Wilde v Morgan [2013] VSC 330

The borrower defaulted and the lender took possession. The borrower was trying to restrain the lender from selling the property and argued that the Default Notice had not been properly served and therefore the lender’s right to exercise their power of sale had not arisen.

The borrower had notified the lender of a change of address. The lender had sent all correspondence to the new address (which was a PO Box). However the Default Notice had not been served at the PO Box address or at the registered address of the borrower, but rather had been left under the front door of the security property, which was leased as a restaurant.

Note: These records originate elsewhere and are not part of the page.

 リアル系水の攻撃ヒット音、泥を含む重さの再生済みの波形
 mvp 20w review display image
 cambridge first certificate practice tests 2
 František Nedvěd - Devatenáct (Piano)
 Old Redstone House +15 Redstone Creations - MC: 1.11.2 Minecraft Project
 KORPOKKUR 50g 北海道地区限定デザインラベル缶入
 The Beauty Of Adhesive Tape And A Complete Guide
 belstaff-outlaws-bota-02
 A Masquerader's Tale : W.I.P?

The borrower argued that because it had notified the lender of the change of address, the lender could not effect valid service by leaving the Notice at the premises, as they knew that they were leased. The borrower also sought to rely on the doctrine of fair notice. However this was raised after both parties had already made all their arguments and so the Judge did not allow the borrower to rely on that argument.

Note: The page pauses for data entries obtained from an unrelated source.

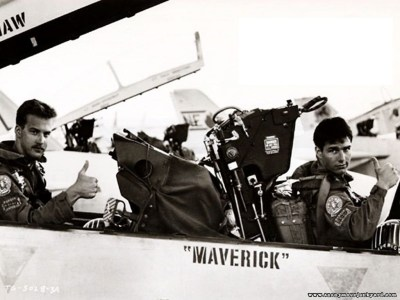 Topgun Wallpapers – 1024×768 High Definition Wallpaper ...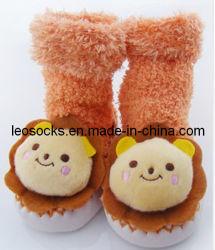 Modo New Baby Shoe 3D Socks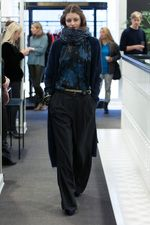 DAY Birger et Mikkelsen Fall 2013 Ready-to-Wear Collection on Style.com: Complete Collection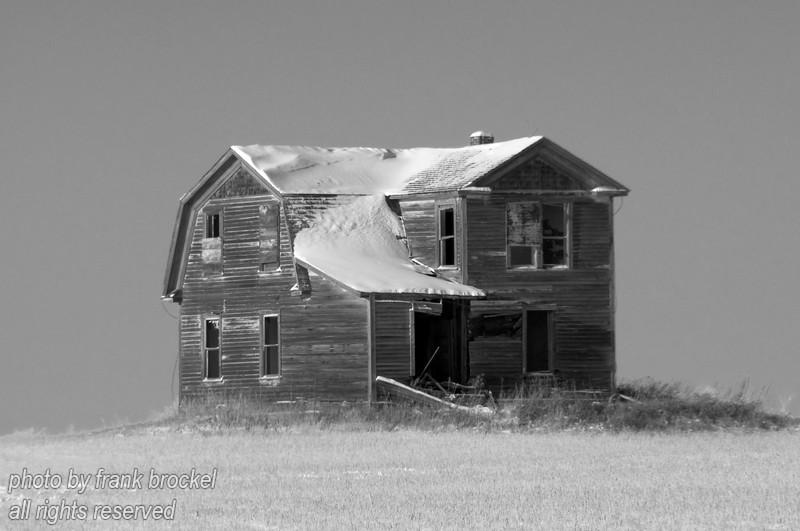 The Torwalt farm house near Jansen, Saskatchewan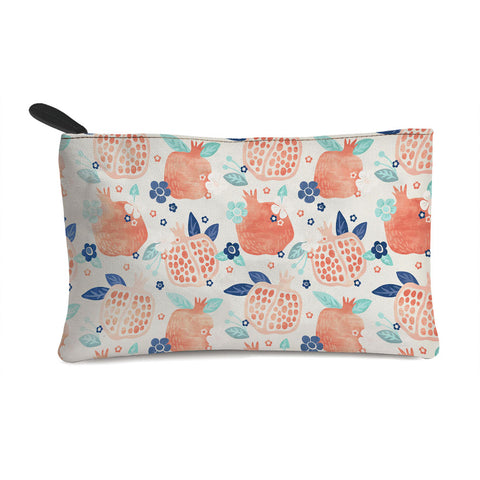 The Pomegranate Love Multi Purpose Pouch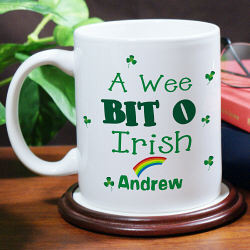 A Wee Bit O' Irish Personalized Coffee Mug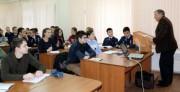 В Школе юного историка состоялась открытая лекция, посвященная 76-й годовщине победы в Сталинградской битве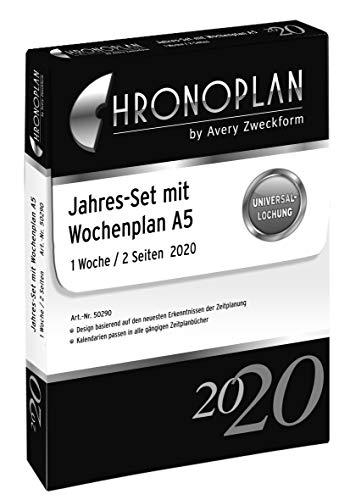 Chronoplan 50290 Kalendereinlage 2020 (Jahres-Set A5 mit Wochenplan (148 x 210 mm), Ersatzkalendarium, ideal für professionelle Wochenplanung, mit Uhrzeit, Multilochung (1 Woche auf 2 Seiten)) weiß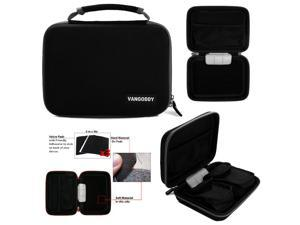 Harlin Cube Carrying Case for Kocaso M7850 / K-Mini / M872 8-inch Tablets
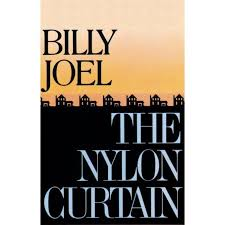 What Does The Term Iron Curtain Refer To The Nylon Curtain 1982 One Final Serenade The Songs Of Billy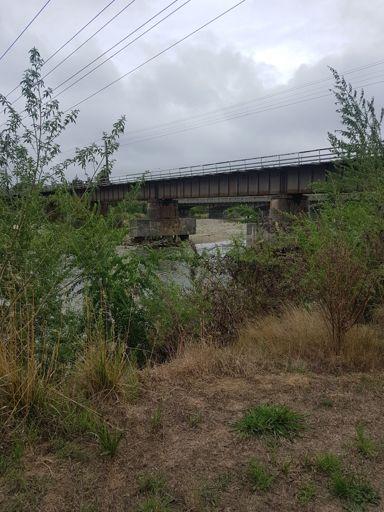 The Manawatū Ōroua Bridge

The Judge interpreted that the object and purpose of the relevant condition in the mortgage was to facilitate the service of notices and demands by the lender on the borrower, and it bore the usual one-sided character of a provision designed to give the lender several means of giving notices and making demands. The Judge determined that the condition provided for service in any number of ways and satisfaction of any of the avenues would constitute good service. Further, the Judge found that the meaning that the borrowers were arguing for was not consistent with the meaning of the clause.

Therefore, the Judge found that service of the Default Notice being left at the address as shown in the mortgage was valid, and further the Transfer of Land Act also enables service of the Default Notice in that way. Therefore the lender was entitled to exercise their power of sale.